Y no, yo no voy a salir a aplaudir. Porque la Humanidad se demuestra con el ejemplo, no dando aplausos. Que se los merecen y nos los merecemos, es un debate muy abierto. Pero, el mejor aplauso es el respeto, y la coherencia, de echar a aquellos que no cumplen lo que prometen. Que restringen, pero con ellos no va el cuento. El dolor creado es real y cruel, lo sé. Pero lanzarnos odio entre nosotros no sirve. Porque quienes creen tener el poder, deben saber que el Poder, es nuestro, humano pero coherente. No debería jugarse con las vidas como si de un programa deportivo, como minuto y resultado se tratara. Nuestras fichas tienen que ser los valores que hemos aprendido en el camino. Renovarnos y actualizarnos, pero sin perder nuestra esencia.

 

Hay que cambiarlo. Pero solo depende de nosotros. Olvidemos creer en individuos que hacen falsas promesas y crean barreras entre las personas que vivimos en este lugar llamado mundo. No merecen nuestras lágrimas ni nuestra energía. Todos tenemos miedo, y es normal, porque no se entiende la batalla que estamos librando, contra qué ni contra quién. Quizás la guerra tenga que ver más con lo moral, que ha quedado desnudo y al descubierto, y en un triste limbo, que arde como el fuego.

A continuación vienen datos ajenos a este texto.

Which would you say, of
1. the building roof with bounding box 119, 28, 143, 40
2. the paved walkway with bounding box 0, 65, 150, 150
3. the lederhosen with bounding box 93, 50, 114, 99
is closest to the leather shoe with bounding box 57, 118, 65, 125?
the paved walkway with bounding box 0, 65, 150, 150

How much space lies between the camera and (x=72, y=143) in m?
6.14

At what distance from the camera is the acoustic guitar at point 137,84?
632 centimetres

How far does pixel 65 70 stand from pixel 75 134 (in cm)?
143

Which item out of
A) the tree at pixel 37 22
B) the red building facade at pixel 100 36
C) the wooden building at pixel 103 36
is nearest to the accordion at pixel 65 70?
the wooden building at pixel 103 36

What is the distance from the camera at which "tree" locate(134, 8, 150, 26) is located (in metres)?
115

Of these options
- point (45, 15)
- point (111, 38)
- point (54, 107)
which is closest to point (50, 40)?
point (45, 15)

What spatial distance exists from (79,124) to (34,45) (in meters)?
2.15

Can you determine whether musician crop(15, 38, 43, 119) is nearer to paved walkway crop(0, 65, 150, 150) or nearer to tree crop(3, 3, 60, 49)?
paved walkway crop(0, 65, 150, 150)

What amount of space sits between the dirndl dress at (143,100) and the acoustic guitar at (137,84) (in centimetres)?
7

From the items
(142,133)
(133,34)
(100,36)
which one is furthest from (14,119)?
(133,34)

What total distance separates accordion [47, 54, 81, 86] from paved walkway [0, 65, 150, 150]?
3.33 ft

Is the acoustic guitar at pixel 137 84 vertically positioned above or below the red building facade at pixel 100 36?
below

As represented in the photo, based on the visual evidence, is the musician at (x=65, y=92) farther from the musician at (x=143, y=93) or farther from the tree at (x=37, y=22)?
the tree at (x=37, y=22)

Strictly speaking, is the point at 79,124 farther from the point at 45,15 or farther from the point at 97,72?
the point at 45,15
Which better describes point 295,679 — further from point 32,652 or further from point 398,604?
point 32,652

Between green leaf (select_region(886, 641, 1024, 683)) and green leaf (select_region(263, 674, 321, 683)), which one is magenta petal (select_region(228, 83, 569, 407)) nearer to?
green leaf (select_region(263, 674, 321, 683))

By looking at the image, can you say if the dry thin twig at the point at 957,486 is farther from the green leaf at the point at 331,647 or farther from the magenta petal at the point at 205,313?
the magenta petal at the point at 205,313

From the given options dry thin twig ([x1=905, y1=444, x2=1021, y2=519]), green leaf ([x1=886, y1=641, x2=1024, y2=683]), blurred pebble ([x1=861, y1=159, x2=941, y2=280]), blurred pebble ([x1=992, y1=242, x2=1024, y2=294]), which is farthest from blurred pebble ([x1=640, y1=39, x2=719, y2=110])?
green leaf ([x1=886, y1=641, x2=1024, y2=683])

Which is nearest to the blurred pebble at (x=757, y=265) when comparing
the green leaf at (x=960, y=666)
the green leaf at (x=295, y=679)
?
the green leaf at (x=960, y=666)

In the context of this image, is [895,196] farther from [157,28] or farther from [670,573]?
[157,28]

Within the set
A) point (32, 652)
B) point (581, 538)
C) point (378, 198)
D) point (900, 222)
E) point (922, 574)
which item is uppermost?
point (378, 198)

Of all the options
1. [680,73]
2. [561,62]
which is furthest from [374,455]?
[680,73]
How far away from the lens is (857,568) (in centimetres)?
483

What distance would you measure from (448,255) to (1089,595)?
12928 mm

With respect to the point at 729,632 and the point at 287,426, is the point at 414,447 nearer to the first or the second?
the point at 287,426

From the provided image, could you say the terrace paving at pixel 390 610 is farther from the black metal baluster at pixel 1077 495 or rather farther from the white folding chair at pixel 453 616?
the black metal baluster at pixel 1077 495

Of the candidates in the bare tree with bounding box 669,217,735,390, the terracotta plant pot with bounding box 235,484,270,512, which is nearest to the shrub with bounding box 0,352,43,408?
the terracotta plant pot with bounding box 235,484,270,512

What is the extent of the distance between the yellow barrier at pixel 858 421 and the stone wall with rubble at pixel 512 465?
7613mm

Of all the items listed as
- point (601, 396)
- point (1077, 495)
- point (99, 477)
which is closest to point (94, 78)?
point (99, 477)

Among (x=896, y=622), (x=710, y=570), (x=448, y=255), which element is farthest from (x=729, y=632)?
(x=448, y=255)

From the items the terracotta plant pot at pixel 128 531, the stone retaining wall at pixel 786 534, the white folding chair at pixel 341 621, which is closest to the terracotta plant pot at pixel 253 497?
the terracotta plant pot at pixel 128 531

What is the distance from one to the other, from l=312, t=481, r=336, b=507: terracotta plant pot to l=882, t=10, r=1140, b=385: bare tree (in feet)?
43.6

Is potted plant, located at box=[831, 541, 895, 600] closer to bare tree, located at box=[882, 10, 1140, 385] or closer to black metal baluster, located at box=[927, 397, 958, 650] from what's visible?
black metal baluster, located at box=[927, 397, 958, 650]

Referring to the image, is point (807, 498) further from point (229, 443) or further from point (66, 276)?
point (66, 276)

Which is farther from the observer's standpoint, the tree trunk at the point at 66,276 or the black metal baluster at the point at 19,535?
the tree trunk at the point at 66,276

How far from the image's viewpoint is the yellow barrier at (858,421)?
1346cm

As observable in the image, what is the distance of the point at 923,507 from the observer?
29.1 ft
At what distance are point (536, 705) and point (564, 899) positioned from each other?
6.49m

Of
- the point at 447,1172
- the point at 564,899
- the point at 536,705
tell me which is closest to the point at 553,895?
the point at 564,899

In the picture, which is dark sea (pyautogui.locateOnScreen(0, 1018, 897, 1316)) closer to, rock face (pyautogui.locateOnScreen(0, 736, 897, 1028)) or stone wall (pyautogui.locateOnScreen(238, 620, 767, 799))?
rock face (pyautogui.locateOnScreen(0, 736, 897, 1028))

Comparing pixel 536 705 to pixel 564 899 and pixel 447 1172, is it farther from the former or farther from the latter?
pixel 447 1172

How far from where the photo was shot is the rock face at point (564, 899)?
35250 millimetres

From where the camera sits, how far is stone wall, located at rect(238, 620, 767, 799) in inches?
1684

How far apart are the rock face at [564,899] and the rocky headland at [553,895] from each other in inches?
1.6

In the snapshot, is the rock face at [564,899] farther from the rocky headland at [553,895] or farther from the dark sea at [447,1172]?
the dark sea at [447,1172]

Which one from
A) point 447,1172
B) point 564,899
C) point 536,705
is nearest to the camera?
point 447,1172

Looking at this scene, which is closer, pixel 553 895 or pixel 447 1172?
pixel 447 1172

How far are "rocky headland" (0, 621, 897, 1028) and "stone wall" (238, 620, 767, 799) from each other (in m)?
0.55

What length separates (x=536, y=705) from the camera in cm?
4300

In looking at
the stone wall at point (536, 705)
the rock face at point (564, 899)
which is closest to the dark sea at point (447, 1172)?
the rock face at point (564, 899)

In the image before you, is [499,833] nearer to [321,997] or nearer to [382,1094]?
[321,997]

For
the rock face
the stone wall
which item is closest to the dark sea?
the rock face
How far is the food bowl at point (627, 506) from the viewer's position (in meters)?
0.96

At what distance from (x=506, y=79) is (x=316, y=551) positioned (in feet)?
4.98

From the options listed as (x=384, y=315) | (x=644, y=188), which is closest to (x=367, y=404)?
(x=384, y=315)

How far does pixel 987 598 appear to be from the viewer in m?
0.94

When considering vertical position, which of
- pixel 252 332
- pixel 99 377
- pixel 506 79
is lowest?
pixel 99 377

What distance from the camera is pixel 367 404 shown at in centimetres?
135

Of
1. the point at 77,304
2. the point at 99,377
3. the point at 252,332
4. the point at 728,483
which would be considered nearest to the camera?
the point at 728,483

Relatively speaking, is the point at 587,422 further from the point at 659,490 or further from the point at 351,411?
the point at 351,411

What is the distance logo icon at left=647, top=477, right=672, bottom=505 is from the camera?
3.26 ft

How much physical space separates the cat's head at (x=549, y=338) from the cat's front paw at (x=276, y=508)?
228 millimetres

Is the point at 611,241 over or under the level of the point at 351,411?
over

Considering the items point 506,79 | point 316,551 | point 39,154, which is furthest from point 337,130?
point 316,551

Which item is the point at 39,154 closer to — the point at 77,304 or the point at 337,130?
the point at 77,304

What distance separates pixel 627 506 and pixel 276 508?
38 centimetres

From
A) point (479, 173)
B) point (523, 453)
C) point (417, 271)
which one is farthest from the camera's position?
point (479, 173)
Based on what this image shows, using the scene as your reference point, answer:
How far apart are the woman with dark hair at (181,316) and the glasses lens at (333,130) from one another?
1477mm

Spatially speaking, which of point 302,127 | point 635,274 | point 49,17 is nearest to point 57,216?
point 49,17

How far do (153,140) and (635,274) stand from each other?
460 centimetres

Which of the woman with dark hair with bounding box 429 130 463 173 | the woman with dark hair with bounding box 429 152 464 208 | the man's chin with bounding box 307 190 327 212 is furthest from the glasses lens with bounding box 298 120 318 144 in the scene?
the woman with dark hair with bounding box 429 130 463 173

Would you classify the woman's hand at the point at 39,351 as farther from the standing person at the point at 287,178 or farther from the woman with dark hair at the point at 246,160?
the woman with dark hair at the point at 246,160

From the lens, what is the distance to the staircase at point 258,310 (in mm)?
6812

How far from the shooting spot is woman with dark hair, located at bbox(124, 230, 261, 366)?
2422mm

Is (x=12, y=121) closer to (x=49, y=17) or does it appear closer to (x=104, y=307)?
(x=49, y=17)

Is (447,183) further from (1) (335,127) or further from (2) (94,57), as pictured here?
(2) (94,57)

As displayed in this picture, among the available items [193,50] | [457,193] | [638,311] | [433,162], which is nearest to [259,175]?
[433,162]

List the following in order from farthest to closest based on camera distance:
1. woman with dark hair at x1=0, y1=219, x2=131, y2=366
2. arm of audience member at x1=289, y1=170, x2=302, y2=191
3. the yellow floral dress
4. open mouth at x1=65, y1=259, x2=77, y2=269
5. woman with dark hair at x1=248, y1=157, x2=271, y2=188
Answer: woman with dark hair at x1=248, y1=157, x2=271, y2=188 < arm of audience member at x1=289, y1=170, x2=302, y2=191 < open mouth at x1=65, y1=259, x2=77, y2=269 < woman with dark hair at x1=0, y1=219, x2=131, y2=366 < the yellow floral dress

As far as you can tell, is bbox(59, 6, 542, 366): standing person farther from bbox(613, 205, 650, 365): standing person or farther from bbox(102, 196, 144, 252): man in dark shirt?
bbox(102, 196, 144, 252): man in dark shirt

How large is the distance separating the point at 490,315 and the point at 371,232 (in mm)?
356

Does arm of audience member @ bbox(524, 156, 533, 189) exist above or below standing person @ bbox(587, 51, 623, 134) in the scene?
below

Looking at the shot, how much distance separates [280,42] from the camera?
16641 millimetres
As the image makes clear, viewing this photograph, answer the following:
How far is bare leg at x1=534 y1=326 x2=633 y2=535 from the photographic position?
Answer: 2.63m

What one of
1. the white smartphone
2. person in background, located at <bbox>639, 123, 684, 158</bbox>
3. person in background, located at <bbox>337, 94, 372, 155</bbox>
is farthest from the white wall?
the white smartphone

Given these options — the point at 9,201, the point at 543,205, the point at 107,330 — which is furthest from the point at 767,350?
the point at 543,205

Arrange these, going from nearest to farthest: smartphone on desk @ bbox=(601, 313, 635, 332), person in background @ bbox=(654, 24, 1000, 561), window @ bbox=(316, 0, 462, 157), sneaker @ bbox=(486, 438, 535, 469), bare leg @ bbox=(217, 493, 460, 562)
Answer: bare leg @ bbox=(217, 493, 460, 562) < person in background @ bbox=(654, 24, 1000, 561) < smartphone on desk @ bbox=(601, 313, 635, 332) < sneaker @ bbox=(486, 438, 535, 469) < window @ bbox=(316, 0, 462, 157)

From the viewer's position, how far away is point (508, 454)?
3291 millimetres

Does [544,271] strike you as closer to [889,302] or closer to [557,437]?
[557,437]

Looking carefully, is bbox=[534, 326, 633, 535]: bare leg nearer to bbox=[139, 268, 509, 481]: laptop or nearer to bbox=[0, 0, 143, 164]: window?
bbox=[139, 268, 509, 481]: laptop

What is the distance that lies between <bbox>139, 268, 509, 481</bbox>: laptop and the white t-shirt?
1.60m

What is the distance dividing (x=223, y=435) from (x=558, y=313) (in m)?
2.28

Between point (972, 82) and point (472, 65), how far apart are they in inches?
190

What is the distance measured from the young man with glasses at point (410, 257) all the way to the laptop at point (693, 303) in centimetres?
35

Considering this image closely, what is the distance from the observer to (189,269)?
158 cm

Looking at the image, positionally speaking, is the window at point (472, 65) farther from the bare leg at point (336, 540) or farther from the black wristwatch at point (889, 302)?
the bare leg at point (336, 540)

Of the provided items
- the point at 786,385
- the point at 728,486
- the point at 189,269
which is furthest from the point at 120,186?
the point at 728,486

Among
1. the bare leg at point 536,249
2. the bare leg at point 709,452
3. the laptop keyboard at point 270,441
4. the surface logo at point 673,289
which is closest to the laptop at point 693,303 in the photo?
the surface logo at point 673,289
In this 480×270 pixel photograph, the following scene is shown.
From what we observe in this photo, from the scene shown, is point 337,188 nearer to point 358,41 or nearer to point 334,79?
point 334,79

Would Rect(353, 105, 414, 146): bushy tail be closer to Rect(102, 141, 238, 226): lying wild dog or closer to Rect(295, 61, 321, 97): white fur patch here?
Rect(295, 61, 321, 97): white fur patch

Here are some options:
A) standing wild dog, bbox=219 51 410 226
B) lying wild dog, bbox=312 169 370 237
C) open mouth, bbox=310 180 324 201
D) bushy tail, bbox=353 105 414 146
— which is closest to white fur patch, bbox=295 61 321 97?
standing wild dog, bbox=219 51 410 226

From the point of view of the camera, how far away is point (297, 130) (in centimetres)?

Yo siento una profunda tristeza, porque han vetado la cultura, que es lo que contagia felicidad en días de histeria, por la desprotección de nuestros sabios ancianos y el desconocimiento con el que se juega en algunos medios de comunicación. Pero seguiré luchando, con el poder de la palabra, que es lo que tengo y te comparto, para que luchemos por ser más humanos.